▶ Given problem 1
Reproduce the forum thread on side-firing woofers word for word, in full.
++++ Extract
# Side-firing woofers - towards outside or inside?



## Jon F (Jan 31, 2009)

Hi everyone, I'm a n00b both here and to acoustics in general. I'm currently working on a small dedicated theater in a spare bedroom in our house (pictures to follow in the dedicated theater thread at a later date) and I had a general question about side-firing woofers. The room I'm using is pretty small, (12'10" long, 11'6" wide, 8' tall) with a 80" wide screen. Obviously there isn't a lot of leeway in the placement of the front speakers. I'm using Acoustic Research 312HOs which have a 12" side-firing woofer and a rear port. I haven't gotten to the point of doing any measurements in the room but I plan to put a 12"x12"x17" floor-ceiling triangle trap in each front corner, some acoustic panels on the side walls and perhaps the ceiling for dealing with reflections, etc.

In general, should the woofers point towards each other, or towards the wall? If they do point out, should I put an acoustic panel right next to the woofer? Should I just try switching them both ways and re-measure? Any help would be greatly appreciated. Thanks!


----------



## tonyvdb (Sep 5, 2007)

I've seen most people point them in towards each other and I do believe that that is the correct way.


----------



## bpape (Sep 14, 2006)
++++++++
++++ Record excerpts
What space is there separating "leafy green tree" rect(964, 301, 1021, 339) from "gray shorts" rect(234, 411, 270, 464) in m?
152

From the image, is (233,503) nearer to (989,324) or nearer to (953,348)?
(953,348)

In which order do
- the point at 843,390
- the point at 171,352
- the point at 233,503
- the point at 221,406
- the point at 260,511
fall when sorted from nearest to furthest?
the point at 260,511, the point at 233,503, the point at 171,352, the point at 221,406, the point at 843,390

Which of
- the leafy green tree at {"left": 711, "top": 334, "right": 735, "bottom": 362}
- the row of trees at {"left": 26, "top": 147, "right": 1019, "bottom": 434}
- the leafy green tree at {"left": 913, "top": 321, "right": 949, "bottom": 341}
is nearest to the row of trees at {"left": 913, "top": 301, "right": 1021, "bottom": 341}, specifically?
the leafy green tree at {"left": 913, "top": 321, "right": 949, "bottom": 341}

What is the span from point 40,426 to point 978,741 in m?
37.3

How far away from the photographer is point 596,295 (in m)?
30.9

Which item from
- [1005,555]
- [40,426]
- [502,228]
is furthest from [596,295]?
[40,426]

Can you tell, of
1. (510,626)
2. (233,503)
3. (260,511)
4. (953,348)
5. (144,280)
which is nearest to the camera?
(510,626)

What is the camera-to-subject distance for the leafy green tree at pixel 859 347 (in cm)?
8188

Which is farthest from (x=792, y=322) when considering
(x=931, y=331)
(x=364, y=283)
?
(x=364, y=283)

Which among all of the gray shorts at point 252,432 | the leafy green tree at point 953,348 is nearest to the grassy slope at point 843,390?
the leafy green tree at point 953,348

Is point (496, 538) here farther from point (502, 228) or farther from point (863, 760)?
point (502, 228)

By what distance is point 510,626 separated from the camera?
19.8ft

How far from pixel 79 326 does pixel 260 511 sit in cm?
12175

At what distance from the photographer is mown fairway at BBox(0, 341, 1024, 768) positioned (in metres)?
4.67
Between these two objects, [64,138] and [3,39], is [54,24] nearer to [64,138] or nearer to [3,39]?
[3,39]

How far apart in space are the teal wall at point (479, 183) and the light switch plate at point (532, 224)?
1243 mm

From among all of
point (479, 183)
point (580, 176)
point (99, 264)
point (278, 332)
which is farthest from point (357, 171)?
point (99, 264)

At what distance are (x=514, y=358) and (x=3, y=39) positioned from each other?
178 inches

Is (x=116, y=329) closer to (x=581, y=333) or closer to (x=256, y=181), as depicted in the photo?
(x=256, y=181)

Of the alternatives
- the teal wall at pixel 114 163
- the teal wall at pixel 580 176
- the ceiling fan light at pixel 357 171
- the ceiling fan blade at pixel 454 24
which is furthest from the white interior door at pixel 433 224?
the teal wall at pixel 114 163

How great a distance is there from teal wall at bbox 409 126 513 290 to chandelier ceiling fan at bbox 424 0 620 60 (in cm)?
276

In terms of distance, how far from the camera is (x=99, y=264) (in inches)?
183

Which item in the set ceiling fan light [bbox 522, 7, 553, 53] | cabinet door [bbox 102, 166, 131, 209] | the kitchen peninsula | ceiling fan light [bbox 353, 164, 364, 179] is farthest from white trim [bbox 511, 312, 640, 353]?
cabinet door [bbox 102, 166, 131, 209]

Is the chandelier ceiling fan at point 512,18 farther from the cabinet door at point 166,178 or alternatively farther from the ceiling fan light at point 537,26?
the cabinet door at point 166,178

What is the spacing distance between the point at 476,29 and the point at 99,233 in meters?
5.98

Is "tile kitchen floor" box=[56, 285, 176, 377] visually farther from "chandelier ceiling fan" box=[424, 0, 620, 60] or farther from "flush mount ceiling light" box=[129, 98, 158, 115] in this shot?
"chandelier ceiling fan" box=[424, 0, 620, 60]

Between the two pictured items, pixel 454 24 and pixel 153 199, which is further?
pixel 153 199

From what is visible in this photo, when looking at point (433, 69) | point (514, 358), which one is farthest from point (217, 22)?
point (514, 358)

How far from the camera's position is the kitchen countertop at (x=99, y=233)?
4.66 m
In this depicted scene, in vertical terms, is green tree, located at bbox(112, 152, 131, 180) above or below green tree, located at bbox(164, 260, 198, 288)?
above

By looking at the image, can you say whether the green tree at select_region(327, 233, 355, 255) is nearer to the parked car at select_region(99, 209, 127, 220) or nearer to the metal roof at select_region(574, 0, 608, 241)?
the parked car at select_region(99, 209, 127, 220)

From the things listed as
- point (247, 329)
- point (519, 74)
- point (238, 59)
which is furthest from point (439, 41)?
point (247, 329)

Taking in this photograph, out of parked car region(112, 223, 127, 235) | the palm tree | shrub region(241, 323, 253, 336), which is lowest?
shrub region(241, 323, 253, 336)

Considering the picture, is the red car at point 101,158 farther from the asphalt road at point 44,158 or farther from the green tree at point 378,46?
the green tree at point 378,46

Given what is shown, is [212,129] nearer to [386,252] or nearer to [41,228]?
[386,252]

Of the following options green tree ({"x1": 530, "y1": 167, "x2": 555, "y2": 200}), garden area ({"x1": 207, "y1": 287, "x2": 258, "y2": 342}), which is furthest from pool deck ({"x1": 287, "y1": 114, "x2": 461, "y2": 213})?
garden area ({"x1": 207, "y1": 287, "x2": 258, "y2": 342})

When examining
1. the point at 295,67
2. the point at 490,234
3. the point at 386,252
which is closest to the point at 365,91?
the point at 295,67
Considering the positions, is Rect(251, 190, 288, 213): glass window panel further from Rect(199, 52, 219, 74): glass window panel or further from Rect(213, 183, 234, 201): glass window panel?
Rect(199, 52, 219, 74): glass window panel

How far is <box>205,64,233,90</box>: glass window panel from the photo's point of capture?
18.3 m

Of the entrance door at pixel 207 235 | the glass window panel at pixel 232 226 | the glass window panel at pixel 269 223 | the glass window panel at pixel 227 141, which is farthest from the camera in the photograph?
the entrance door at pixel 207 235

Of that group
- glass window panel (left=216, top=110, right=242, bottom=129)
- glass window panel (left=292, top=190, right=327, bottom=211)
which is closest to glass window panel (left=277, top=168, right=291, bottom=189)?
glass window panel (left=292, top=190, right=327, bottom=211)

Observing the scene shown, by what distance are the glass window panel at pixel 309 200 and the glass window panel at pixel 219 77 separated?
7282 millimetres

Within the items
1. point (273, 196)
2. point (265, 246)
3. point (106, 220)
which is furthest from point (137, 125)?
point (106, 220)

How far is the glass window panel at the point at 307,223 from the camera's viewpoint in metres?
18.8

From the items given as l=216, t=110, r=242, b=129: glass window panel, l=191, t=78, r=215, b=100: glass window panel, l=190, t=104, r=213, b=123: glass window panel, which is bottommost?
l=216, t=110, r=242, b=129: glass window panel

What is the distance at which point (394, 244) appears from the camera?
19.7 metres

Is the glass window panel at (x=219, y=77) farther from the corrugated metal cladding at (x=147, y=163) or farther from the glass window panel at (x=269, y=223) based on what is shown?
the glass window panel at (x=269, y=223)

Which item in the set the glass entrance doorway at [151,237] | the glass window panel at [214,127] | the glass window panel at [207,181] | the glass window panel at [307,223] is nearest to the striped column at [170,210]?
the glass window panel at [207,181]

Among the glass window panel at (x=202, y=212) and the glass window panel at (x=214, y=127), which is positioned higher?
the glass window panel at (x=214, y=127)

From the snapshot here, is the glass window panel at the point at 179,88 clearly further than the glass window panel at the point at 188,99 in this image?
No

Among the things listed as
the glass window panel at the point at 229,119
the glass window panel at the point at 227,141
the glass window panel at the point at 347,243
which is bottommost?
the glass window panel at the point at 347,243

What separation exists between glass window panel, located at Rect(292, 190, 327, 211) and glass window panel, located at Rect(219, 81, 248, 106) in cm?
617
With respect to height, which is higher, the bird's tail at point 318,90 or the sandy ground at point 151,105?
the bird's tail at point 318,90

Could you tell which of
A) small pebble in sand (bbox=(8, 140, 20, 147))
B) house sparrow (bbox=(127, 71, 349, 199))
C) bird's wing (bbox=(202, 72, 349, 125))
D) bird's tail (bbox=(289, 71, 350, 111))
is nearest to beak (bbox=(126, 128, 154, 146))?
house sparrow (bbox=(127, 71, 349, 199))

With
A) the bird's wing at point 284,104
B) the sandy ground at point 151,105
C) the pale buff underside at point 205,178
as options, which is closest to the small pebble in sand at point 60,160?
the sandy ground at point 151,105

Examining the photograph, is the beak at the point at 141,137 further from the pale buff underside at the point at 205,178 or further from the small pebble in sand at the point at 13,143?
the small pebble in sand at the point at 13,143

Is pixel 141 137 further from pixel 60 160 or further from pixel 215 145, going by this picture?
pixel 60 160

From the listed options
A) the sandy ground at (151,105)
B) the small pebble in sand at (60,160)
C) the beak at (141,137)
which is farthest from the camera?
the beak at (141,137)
++++++++
▶ Given problem 2
Quote the rows exactly, starting at the line containing "Could you tell which of" and continuing through the final line of the rows, with both ends included.

▶ Complete answer 1
# Side-firing woofers - towards outside or inside?



## Jon F (Jan 31, 2009)

Hi everyone, I'm a n00b both here and to acoustics in general. I'm currently working on a small dedicated theater in a spare bedroom in our house (pictures to follow in the dedicated theater thread at a later date) and I had a general question about side-firing woofers. The room I'm using is pretty small, (12'10" long, 11'6" wide, 8' tall) with a 80" wide screen. Obviously there isn't a lot of leeway in the placement of the front speakers. I'm using Acoustic Research 312HOs which have a 12" side-firing woofer and a rear port. I haven't gotten to the point of doing any measurements in the room but I plan to put a 12"x12"x17" floor-ceiling triangle trap in each front corner, some acoustic panels on the side walls and perhaps the ceiling for dealing with reflections, etc.

In general, should the woofers point towards each other, or towards the wall? If they do point out, should I put an acoustic panel right next to the woofer? Should I just try switching them both ways and re-measure? Any help would be greatly appreciated. Thanks!


----------



## tonyvdb (Sep 5, 2007)

I've seen most people point them in towards each other and I do believe that that is the correct way.


----------



## bpape (Sep 14, 2006)

▶ Complete answer 2
Could you tell which of
A) small pebble in sand (bbox=(8, 140, 20, 147))
B) house sparrow (bbox=(127, 71, 349, 199))
C) bird's wing (bbox=(202, 72, 349, 125))
D) bird's tail (bbox=(289, 71, 350, 111))
is nearest to beak (bbox=(126, 128, 154, 146))?
house sparrow (bbox=(127, 71, 349, 199))

With
A) the bird's wing at point 284,104
B) the sandy ground at point 151,105
C) the pale buff underside at point 205,178
as options, which is closest to the small pebble in sand at point 60,160?
the sandy ground at point 151,105

Examining the photograph, is the beak at the point at 141,137 further from the pale buff underside at the point at 205,178 or further from the small pebble in sand at the point at 13,143?
the small pebble in sand at the point at 13,143

Is pixel 141 137 further from pixel 60 160 or further from pixel 215 145, going by this picture?
pixel 60 160

From the listed options
A) the sandy ground at (151,105)
B) the small pebble in sand at (60,160)
C) the beak at (141,137)
which is farthest from the camera?
the beak at (141,137)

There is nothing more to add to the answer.